# Router lift - which one?



## Thomas K. (Oct 5, 2009)

Hi everyone

Be warned: I'm new here, modest routing experience, none with a router table.

I need a router lift, badly. I've been looking at either Woodpecker or Jessem for my Festool OF1400. Both seem like very good quality tools, convinient and effective. I have no first hand knowledge of either and have no opportunity the check them out before buying one... so... your experiences and opinions on both models would be greatly appreciated.

Many thanks 
Thomas K.


----------



## xplorx4 (Dec 1, 2008)

Thomas K. said:


> Hi everyone
> 
> Be warned: I'm new here, modest routing experience, none with a router table.
> 
> ...


I guess I thought the Festool had a lift built in? Many new routers have lifts built in.


----------



## Mike Wingate (Apr 26, 2009)

I have a Jessem, and am really pleased with it. No problems, well made, easy to fit and use.


----------



## Bob N (Oct 12, 2004)

Hi Thomas,

I think the Jessem seems to be the most popular these days.


----------



## Tom Hintz (Aug 31, 2009)

I am a big fan of the Woodpeckers stuff. I have their new PRL-V2 and though not cheap, it is a dream to work with. I have reviews of the PRL-V2, the original PRL and several other lifts and plates at the link below if more information would be of help.

Woodworking Tool Reviews - NewWoodworker.com LLC


----------



## BigJimAK (Mar 13, 2009)

# [Required actions]
1. Summarize the router lift thread in two sentences.
2. Supply the next part of the router lift thread, starting right after its final heading.

# [Raw data]
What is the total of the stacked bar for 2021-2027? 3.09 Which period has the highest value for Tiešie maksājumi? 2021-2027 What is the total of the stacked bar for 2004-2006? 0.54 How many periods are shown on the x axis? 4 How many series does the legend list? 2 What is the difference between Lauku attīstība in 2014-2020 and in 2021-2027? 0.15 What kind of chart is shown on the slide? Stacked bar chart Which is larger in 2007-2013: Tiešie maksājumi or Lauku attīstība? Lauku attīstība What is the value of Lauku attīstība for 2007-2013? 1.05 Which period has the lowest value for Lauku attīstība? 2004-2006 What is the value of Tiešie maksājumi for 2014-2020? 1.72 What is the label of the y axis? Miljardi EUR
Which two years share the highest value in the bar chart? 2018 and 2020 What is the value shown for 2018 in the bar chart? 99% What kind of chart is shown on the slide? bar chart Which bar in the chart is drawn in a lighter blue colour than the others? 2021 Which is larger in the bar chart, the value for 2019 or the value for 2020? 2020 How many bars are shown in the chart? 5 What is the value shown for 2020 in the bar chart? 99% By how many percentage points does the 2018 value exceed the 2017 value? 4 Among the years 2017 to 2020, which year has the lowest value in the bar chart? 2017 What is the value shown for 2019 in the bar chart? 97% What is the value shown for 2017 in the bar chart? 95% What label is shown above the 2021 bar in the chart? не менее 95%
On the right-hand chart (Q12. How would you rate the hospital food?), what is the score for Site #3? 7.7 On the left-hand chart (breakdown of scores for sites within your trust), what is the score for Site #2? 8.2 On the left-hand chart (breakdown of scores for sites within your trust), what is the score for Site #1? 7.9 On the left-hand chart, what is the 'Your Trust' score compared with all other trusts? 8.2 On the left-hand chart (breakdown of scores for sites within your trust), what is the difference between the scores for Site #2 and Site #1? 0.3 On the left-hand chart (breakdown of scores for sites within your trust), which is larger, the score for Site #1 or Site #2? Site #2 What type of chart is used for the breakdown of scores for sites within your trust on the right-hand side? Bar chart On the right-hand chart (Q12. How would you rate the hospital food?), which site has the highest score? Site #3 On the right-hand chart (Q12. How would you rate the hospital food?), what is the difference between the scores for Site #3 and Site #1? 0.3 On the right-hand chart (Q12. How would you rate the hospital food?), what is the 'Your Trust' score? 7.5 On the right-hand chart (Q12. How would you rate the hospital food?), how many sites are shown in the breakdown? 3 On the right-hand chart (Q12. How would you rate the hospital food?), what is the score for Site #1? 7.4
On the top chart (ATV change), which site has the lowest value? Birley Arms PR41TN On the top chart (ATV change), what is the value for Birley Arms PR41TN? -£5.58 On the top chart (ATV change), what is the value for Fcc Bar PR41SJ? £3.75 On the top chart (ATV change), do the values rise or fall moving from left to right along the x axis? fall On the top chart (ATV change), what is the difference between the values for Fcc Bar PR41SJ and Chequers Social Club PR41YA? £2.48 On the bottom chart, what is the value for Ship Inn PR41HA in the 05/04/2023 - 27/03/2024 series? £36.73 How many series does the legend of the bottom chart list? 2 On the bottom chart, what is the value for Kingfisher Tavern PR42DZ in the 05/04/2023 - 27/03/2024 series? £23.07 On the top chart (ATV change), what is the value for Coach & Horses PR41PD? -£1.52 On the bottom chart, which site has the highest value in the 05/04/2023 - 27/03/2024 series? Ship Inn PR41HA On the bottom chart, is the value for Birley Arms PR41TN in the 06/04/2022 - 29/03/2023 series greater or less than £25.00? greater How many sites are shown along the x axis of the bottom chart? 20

# [Activity answers]
1. A member with modest routing experience and none with a router table asks for opinions on whether to buy a Woodpecker or a Jessem router lift for a Festool OF1400. In reply, one member thought the Festool had a lift built in, a Jessem owner reports being really pleased with it, another says the Jessem seems most popular, and a Woodpeckers fan calls the PRL-V2 a dream to work with despite its cost and points to his reviews at a link.

2.
Thomas K. said:


> Hi everyone
> 
> Be warned: I'm new here, modest routing experience, none with a router table.
> 
> ...


Thomas,

Both are top-quality lifts and I don't think you'd be disappointed with either one. After a lot of consideration I settled on the Jessem lift design with its automatic (but adjustable) lift-break design to prevent the bit from lowering during cutting. The PRL-V2 has a manual brake but allows adjustment from the top side. 

In either case, I recommend you look at the Incra/Jessem and Incra/Woodpeckers lifts before purchasing. They're just like the originals except the use strong rare-earth magnets to hold the plate insert rings in place, and Incra makes a wide range of sizes (including blank ones, if you wish to drill your own). Mine has the magnetic rings. They auto-center perfectly and hold tight enough you either need to lover the bit enough to get a finger through the hole or use a small screwdriver / nail to break the magnet's grip.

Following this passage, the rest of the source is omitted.